Our establishment's embrace of the global free market, which took its biggest steps under Clinton, with NAFTA, and Bush II with China's accession to the WTO, has probably done more than anything else to discredit it in the eyes of millions of hardworking Americans.  That however was not all.  Barack Obama accepted the view of his Boomer advisers that the crash of 2008 did not reflect anything fundamentally wrong with our economy, and that it could be weathered merely with a massive influx of liquidity from the Fed.  The Democrats abandoned the New Deal solutions of putting people to work to fight unemployment and restructuring mortgages to save homes and farms.  The establishment also relies completely on the Fed to fight inflation.  Inflation has dramatically influenced US politics for generations.  It was the biggest reason for the Republican Congressional sweep of 1946.  It hurt Hubert Humphrey in 1968, and in 1971, Richard Nixon, unlike Joe Biden, saw high inflation as a critical threat to his re-election, and actually imposed wage and price controls.  He eventually lifted them, and further inflation helped bring down Gerald Ford in 1976 and crush Jimmy Carter in 1980.  Biden and the Democrats have been in denial over inflation for three years now and I haven't seen a single mention of possible wage and price controls.  We no longer expect our government to act to help ordinary people against it.  The same is true about our housing crisis, apparently the worst since the immediate aftermath of the Second World War.  Then the federal government took a number of serious steps to encourage the construction of new, relatively low-cost housing around the country.  The housing stock expanded so rapidly that even black Americans, who had to cope with segregation, increased their percentage of homeownership dramatically in the decades after the war.  Now we are hearing nothing from the government about the problem.  In those days the country felt a debt to the young adults who had won the war for us and their families.  Now we have already forced millions of young adults to mortgage their futures just to attend college.  And last, but hardly least, we have lost the common values, the sense of common purpose, and the common identity that in the past allowed us to achieve great things.  

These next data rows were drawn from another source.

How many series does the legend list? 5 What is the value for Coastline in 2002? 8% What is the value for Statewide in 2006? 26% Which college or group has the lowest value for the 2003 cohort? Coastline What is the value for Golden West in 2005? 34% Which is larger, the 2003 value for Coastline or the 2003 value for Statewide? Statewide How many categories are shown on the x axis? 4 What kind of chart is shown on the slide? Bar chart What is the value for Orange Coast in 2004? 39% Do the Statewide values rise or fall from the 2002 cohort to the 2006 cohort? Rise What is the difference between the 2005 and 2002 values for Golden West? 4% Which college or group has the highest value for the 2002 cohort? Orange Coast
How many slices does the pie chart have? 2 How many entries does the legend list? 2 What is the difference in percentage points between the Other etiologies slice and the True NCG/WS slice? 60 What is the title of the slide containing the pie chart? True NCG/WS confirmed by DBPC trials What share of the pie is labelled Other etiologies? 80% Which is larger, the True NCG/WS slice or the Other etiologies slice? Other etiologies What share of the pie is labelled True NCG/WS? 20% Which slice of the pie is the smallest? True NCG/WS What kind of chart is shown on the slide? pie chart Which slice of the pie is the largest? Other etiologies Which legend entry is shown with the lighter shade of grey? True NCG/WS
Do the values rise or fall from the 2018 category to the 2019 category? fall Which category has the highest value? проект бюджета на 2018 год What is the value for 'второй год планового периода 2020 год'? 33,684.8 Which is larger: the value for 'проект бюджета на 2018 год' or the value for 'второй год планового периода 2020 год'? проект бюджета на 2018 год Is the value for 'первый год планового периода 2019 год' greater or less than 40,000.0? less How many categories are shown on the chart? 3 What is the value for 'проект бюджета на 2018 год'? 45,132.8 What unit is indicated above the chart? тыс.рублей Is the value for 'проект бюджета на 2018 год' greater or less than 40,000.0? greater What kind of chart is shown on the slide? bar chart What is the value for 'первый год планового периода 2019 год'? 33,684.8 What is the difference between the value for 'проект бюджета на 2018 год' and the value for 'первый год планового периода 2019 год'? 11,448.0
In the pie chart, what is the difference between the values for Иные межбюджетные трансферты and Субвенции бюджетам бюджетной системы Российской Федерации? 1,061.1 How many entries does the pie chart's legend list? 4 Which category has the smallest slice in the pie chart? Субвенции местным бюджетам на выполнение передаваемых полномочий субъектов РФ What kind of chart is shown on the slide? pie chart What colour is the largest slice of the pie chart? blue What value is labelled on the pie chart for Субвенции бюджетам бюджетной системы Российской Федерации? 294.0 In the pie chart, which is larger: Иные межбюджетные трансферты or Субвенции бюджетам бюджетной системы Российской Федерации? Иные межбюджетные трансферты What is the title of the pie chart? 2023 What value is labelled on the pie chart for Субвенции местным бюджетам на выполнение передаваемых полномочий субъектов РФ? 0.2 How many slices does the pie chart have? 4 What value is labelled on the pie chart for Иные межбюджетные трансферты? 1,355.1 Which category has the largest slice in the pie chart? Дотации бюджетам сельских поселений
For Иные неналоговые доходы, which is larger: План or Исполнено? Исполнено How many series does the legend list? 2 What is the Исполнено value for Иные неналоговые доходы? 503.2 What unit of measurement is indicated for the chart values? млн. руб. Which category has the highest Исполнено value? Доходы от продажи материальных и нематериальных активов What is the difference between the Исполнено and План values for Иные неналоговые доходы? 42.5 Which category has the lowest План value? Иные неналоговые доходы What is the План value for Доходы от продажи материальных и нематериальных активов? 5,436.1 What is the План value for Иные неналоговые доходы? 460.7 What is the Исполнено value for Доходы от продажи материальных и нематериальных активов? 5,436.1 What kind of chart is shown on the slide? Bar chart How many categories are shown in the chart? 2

It has been two weeks since I posted something here, and I have very busy weeks ahead.  I may be moved to post again in a week or two, or it may be longer.  Believe me, these observations are very painful to record, but I can't ignore them.  I hope to get to a different place for myself and my faithful readers of 20 years standing, but I don't know exactly where that place will be.  Meanwhile, as Orwell had his garden, I have music, family and friends, and the continuing drama of athletic competition to keep me fully engaged with life.